→ **Work to be completed**
Please reproduce the entries below exactly from the line with "EMMA DONNELLY LOVES" through their last line, leaving out any pictures.

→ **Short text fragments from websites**
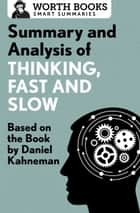 Summary and Analysis of Thinking, Fast and Slow - Based on the Book by Daniel Kahneman ebook by Worth Books
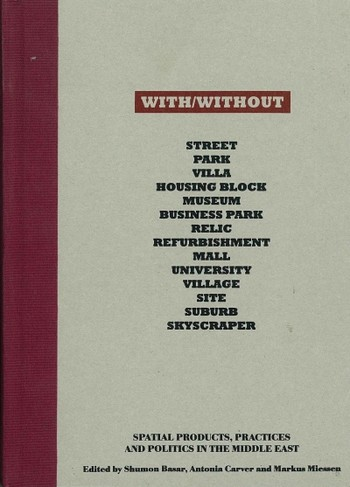 With/Without: Spatial Products, Practices & Politics in the Middle East
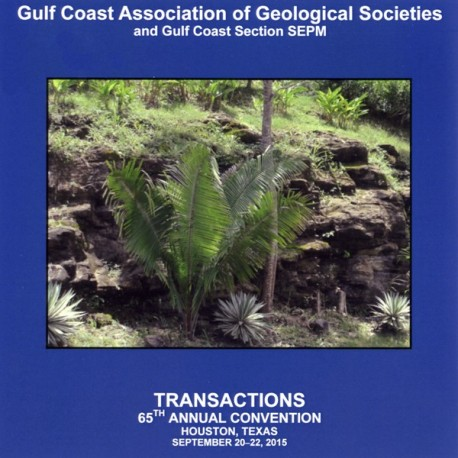 GCAGS 065. GCAGS Transactions, Volume 65 (2015) Houston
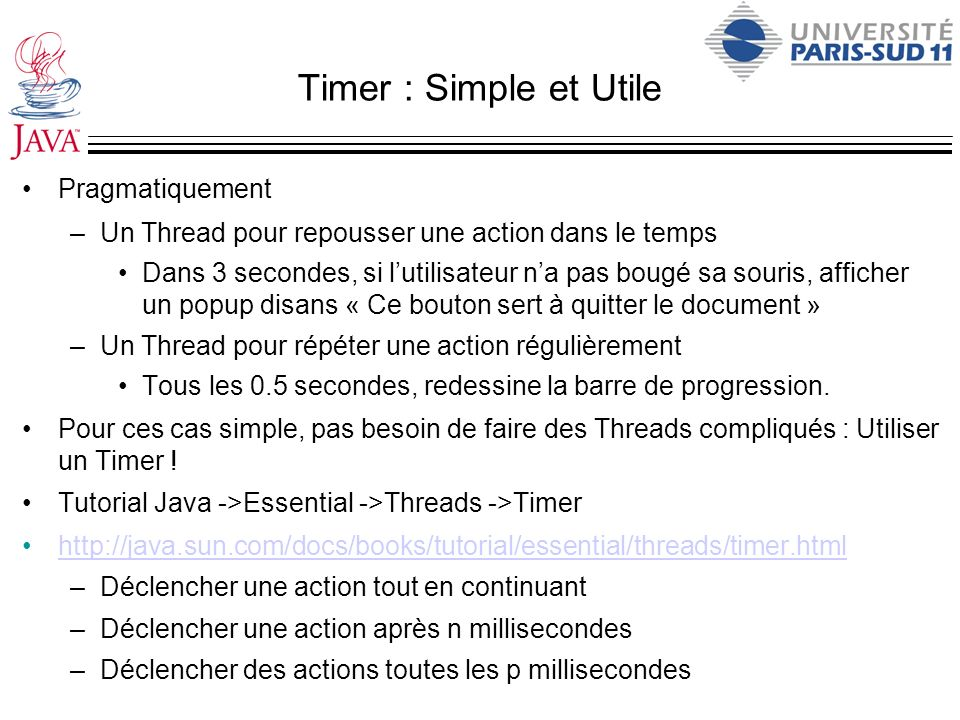 Timer : Simple et Utile Pragmatiquement –Un Thread pour repousser une action dans le temps Dans 3 secondes, si lutilisateur na pas bougé sa souris, af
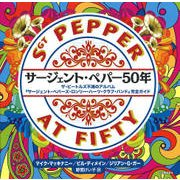 サージェント・ペパー50年-ザ・ビートルズの不滅のアルバム「サージェント・ペパーズ・ロンリー・ハーツ・クラブ・バンド」完全ガイド [単行本]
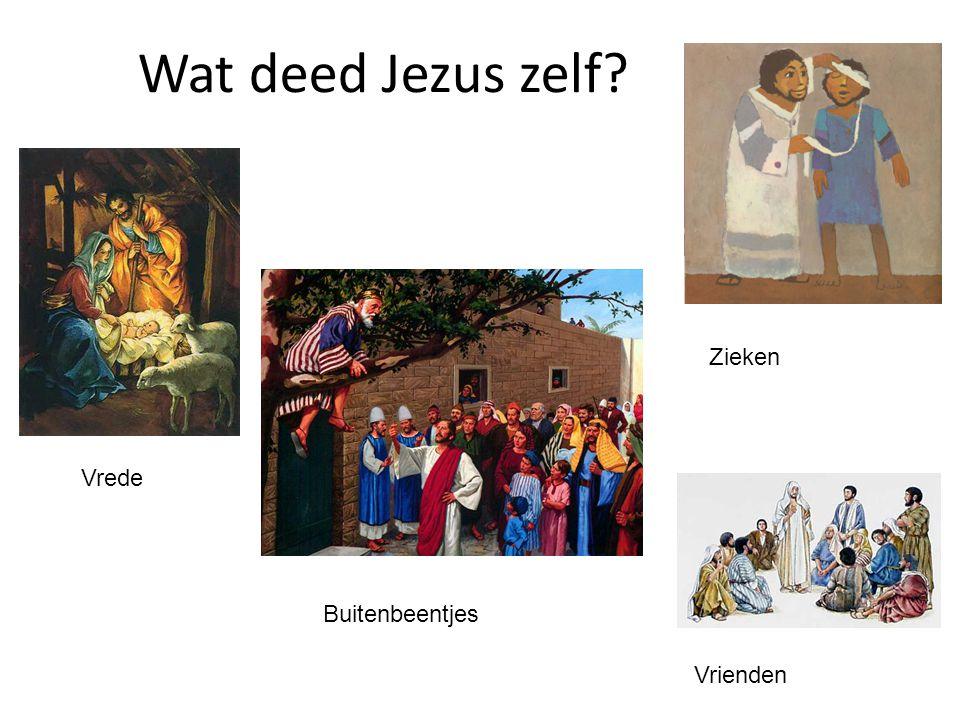 Vrienden Zieken Buitenbeentjes Vrede Wat deed Jezus zelf?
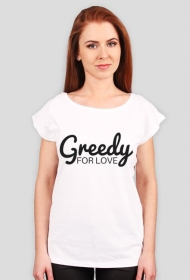 Greedy FOR LOVE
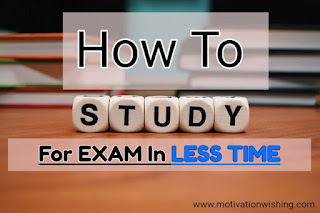 How To Study For Exams In less Time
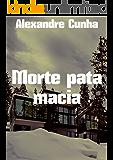 Morte pata macia (Portuguese Edition)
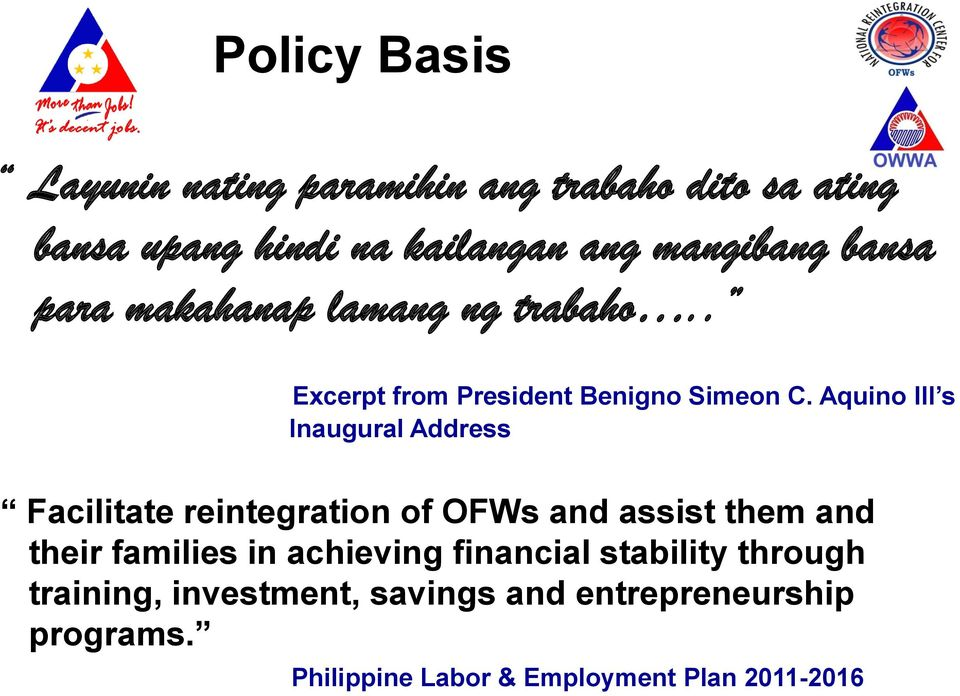 Aquino III s Inaugural Address Facilitate reintegration of OFWs and assist them and their families in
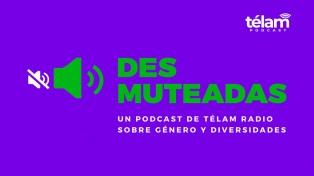 Desmuteadas: un podcast de Télam Radio sobre género y diversidades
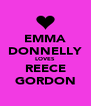 EMMA DONNELLY LOVES REECE GORDON - Personalised Poster A4 size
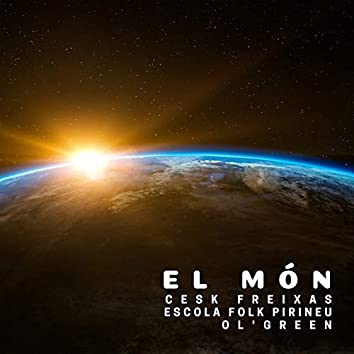 El Món (feat. Ol'Green, Escola Folk del Pirineu)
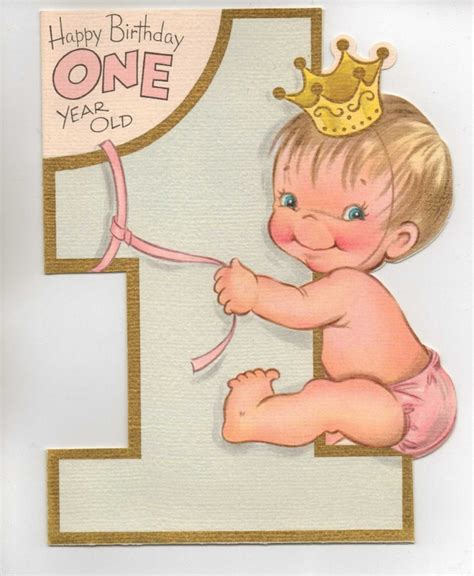 printable birthday cards for one year old 1950s happy birthday one year old birthdays happy and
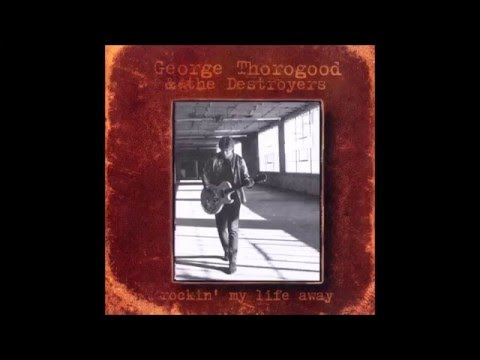 George Thorogood & the Destroyers - Rocking My Life Away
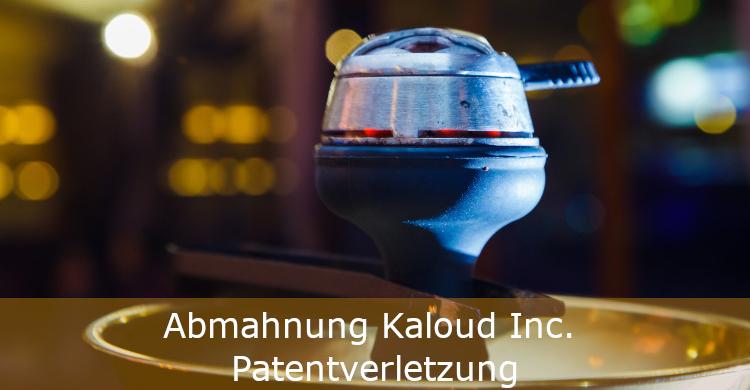 Abmahnung Kaloud | Patentverletzung | Verletzung eines Patents | Shisha Wasserpfeife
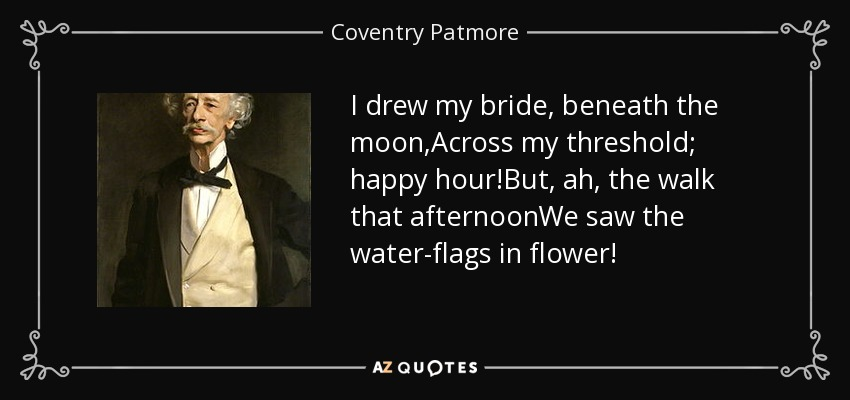 I drew my bride, beneath the moon,Across my threshold; happy hour!But, ah, the walk that afternoonWe saw the water-flags in flower! - Coventry Patmore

→ **Exercise solution**
 EMMA DONNELLY LOVES REECE GORDON - Personalised Poster A4 size
 El Món (feat. Ol'Green, Escola Folk del Pirineu)
 printable birthday cards for one year old 1950s happy birthday one year old birthdays happy and
 George Thorogood & the Destroyers - Rocking My Life Away
 Abmahnung Kaloud | Patentverletzung | Verletzung eines Patents | Shisha Wasserpfeife
 I drew my bride, beneath the moon,Across my threshold; happy hour!But, ah, the walk that afternoonWe saw the water-flags in flower! - Coventry Patmore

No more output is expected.